Pe. Francisco de Santa Maria in «Ano Histórico, Diário Português: Notícia Abreviada de pessoas grandes e coisas notáveis de Portugal», 1744.

Milagre na reconquista de Alcácer do Sal


Haviam os Mouros recuperado a Vila de Alcácer do Sal, depois de conquistada por El-Rei Dom Afonso Henriques, e a fortificaram de modo que parecia ficar insuperável a todos os meios de expugnação que havia naqueles tempos; Mas Dom Sueiro, Bispo de Lisboa, Prelado de igual virtude e valor, aproveitando-se da ocasião de haver chegado ao porto da mesma Cidade uma poderosa Armada do Norte; Ajustando-se com os Capitães dela, partiu à Conquista daquela Praça, e os Estrangeiros navegaram ao porto de Setúbal, e daí pelo Rio acima, em embarcações ligeiras, se foram incorporar com os Portugueses; seguindo uns e outros o mesmo fim, por diferente caminho. Tiveram os inimigos notícia antecipada, e reforçando novamente os reparos, se preveniram à defesa, implorando ao mesmo tempo os socorros dos Reis de Badajoz, de Jaén, de Córdova, e de Sevilha; os quais, com um Exército de quinze mil Cavalos e oitenta mil Infantes, vieram em demanda dos Cristãos; E atacando-se a batalha neste dia [10 de Setembro], ano de 1217, foram estes vencidos e derrotados com grande perda. Dividiu-os a noite e o sucesso os encheu, a uns de alegria e alvoroço, e a outros de dor e confusão: Choravam os Católicos o fracasso, temiam outros maiores, e levados da aflição, a que na Terra não achavam fácil remédio, puseram os olhos no Céu: Eis que de repente, se lhes representou no ar, a pouca distância, o salutífero sinal da Cruz, mais luminoso e claro que o mesmo Sol: Foi visto e adorado de todos os soldados do Exército, naturais e estrangeiros, e todos conceberam firme esperança, de que no dia seguinte haviam de vencer e derrotar aos inimigos da mesma Cruz, que agora se lhes oferecia aos olhos, como sinal e penhor de uma felicíssima vitória.

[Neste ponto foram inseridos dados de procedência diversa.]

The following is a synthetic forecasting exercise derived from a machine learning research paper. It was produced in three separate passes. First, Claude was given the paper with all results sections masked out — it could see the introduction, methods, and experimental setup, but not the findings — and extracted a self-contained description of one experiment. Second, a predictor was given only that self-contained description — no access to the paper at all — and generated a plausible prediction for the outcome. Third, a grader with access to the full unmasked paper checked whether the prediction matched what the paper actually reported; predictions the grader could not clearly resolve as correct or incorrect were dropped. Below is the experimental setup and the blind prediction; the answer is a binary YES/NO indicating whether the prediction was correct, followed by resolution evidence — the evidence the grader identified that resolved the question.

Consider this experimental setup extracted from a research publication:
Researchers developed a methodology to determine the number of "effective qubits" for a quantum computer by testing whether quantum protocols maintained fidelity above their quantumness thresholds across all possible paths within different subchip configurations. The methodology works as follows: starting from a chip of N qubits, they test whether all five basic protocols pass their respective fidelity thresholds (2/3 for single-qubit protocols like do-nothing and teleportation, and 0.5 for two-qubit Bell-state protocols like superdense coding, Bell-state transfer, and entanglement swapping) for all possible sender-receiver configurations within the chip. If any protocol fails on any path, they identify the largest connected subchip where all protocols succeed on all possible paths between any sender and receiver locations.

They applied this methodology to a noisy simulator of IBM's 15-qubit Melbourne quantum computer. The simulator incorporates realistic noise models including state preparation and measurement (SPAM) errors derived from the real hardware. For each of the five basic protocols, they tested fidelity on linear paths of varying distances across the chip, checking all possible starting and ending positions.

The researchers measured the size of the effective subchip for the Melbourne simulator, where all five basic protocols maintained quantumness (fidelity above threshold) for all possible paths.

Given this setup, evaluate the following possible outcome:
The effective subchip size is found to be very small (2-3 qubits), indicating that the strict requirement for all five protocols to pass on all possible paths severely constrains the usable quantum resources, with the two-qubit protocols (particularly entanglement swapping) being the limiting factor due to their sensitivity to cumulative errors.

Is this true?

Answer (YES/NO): NO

Pe. Francisco de Santa Maria in «Ano Histórico, Diário Português: Notícia Abreviada de pessoas grandes e coisas notáveis de Portugal», 1744.

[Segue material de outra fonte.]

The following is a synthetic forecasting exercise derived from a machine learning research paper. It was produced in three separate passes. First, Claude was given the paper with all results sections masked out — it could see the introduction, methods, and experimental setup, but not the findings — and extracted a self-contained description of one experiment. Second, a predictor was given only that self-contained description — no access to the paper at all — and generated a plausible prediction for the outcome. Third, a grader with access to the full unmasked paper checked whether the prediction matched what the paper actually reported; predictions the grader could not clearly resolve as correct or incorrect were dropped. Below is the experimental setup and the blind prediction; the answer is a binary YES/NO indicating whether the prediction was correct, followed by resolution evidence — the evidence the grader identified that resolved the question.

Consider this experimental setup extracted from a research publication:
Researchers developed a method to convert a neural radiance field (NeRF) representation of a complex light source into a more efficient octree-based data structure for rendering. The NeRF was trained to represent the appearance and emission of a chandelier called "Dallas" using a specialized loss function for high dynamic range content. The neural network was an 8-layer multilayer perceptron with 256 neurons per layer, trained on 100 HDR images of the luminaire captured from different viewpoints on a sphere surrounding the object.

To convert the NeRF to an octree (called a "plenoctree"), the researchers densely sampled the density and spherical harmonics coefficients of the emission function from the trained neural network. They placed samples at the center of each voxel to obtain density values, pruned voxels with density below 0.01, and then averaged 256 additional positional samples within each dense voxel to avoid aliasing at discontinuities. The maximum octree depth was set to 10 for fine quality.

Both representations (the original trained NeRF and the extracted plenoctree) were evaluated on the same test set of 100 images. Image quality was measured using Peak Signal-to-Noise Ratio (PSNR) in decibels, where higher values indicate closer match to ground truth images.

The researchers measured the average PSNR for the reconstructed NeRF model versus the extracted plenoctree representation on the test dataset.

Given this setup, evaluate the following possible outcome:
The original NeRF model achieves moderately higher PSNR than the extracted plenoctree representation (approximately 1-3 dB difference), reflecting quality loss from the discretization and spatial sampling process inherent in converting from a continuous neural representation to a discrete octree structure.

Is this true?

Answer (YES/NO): NO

Nossa Senhora da Assunção e o prodígio em Cananor


No mesmo dia [15 de Agosto], ano de 1507, estando sitiada a Fortaleza de Cananor, defendida pelos Portugueses, se viram estes reduzidos ao último aperto, pela falta também última e total de mantimentos: Recorreram ao patrocínio da Mãe de Deus, e neste dia com maior fervor, por ser dia tanto seu; Não tardou o mar em levantar-se, e batendo ao pé da Fortaleza com grande ímpeto, em cada onda lhe trazia e deixava uma grande quantidade de lagostas, mantimento naquelas partes, não só saboroso aos sãos, mas útil aos enfermos, como mostrou o efeito: Porque com ele cobraram saúde os enfermos que havia na Fortaleza, e eram em grande número, e todos os defensores cobraram novos alentos, à vista de tão rara maravilha; Durou este socorro do Céu os dias que restaram do sítio, até o último combate, e se faltara naquela tão precisa ocasião, sem dúvida se perdia a Fortaleza.

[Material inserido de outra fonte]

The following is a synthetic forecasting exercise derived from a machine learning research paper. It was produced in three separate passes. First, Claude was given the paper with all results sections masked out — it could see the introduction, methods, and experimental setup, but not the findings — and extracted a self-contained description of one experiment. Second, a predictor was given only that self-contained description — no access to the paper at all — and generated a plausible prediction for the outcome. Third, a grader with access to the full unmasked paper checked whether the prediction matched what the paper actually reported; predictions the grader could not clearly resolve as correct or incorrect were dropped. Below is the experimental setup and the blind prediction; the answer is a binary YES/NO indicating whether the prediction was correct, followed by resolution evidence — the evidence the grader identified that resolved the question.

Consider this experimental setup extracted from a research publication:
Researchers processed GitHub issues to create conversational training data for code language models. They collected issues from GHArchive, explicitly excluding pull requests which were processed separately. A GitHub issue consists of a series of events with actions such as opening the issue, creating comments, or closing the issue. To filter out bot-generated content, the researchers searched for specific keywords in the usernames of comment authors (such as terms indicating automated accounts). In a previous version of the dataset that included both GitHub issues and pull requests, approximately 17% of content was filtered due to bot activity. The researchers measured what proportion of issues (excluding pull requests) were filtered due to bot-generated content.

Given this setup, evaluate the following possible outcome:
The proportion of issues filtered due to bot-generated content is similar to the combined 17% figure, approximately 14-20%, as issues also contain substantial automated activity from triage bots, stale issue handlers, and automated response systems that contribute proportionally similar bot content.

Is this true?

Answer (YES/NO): NO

Pe. Francisco de Santa Maria in «Ano Histórico, Diário Português: Notícia Abreviada de pessoas grandes e coisas notáveis de Portugal», 1744.

A milagrosa fonte de Santa Ana


Junto ao lugar do Vacalar, termo da Cidade de Lamego, observou casualmente um morador dele, em um sítio muito estéril e seco, em que nunca houve água, alguma humidade no chão, e reparando nela por ver que ia continuando com mais força para junto de um pequeno mato, com a curiosidade de saber se a terra a vertia, ou se alguém a tinha ali lançado, começou a cavar por curiosidade, e vendo que saía do lugar cavado alguma água, disse para outro que o acompanhava, que lhe parecia milagrosa e queria com ela lavar os olhos, que tinha gravissimamente inflamados; assim o fez e se achou logo são. Com a voz deste sucesso, que ele divulgou, começaram a concorrer a lavar-se com ela, e a bebê-la alguns enfermos de maleitas do mesmo lugar, e todos ficaram livres das suas queixas. Foi-se abrindo mais a terra, para crescer mais a água, e nela se descobriu um grande número de pedras quadradas da mesma forma e cor das do Oriente, das quais se repartiu uma grande quantidade pela Comarca de Lamego, e se mandaram por todo o Reino. Deu-se-lhe o nome de fonte de Santa Ana, por ser descoberta neste dia [26 de Julho], dedicado à mesma gloriosa Santa, no ano de 1720.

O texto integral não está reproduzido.